The idea O’Grady hatched after a barroom conversation with WNCD-FM DJ Fast Freddie Woak became a reality through persistence, determination, hard work and a lot of dumb luck.
It helped that he decided to honor a celebrity who maintains a reputation for being a truly nice guy. I remember Grohl telling the press that day that he would look like the biggest jerk in the world if folks went to that much trouble and he didn’t bother to show up.
That may be true, but a lot of people would have sent a note of thanks and stayed home. Instead, Grohl got on a plane and said all the right things.
“This was one of my most favorite places in the world,” he told the crowd in 2009. “I am very, very proud to have this and to be from here because I know I can always come back here and be home.”
He always speaks fondly of the recognition when asked about it, and he even brought his daughters to see the alley in 2015 after Foo Fighters played a concert at KeyBank Pavilion in nearby Burgettstown, Pa.
There have been several positive ripple effects from the alley.
Ask anyone who lives downtown or has a business there, it has brought visitors to the area — from around the country and from other countries too.
I feel confident in saying, if the alley didn’t exist, Foo Fighters probably wouldn’t have picked Record Connection in McKinley Heights for its 2015 Record Store Day concert for 150 lucky fans, an event that attracted international coverage from arts / entertainment publications and websites.
I bet Modern Methods Brewing Company wouldn’t have located in the alley if it was in its pre-2009 condition either.
That said, walking through the alley today, the shine of 2009 has faded.
There have been some great additions — Dan Plant’s steel sculpture of Grohl behind the drum kit, Aaron Chine’s murals painted on the brick, the musical notes along the guardrail at the west end of the alley — but some of the original artwork is badly weathered and needs to be replaced.
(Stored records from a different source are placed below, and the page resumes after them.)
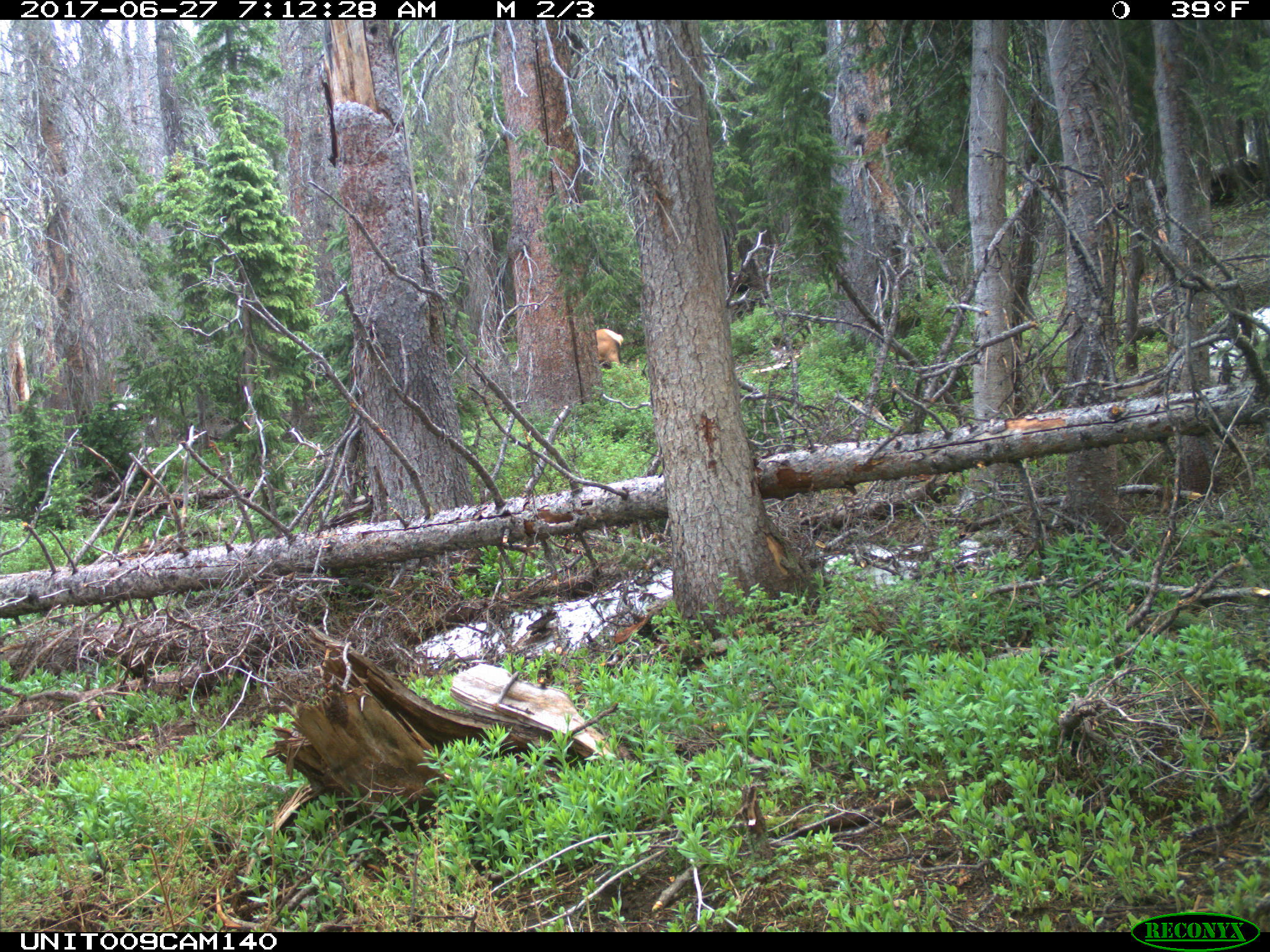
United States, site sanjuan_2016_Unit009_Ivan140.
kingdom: Animalia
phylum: Chordata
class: Mammalia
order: Artiodactyla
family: Cervidae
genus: Cervus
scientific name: Cervus elaphus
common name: red deer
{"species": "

Some of the large photographs of Grohl currently on display at Trumbull Art Gallery as part of the concert photography exhibition “First Three Songs, No Flash: From Hometown Heroes to Hall of Famers” will be donated to the alley after the exhibition closes on Aug. 24, and they were sized to fit all-weather frames purchased with a grant acquired by Trumbull Neighborhood Partnership.
However, TNP has more frames available, and the alley needs more than those photos.
Next year’s Rock and Roll Hall of Fame induction ceremony will be in Cleveland. It appears Foo Fighters won’t make its first appearance on the ballot until the following year, but the band is likely to be selected in one of its first years of eligibility. Grohl already is an inductee for his work with Nirvana, and for Nirvana and Foo fans making the trek to Cleveland, a visit to the alley is a short detour.
To quote a song from the Foo’s first album, “This Is a Call” to make the alley worth that trek.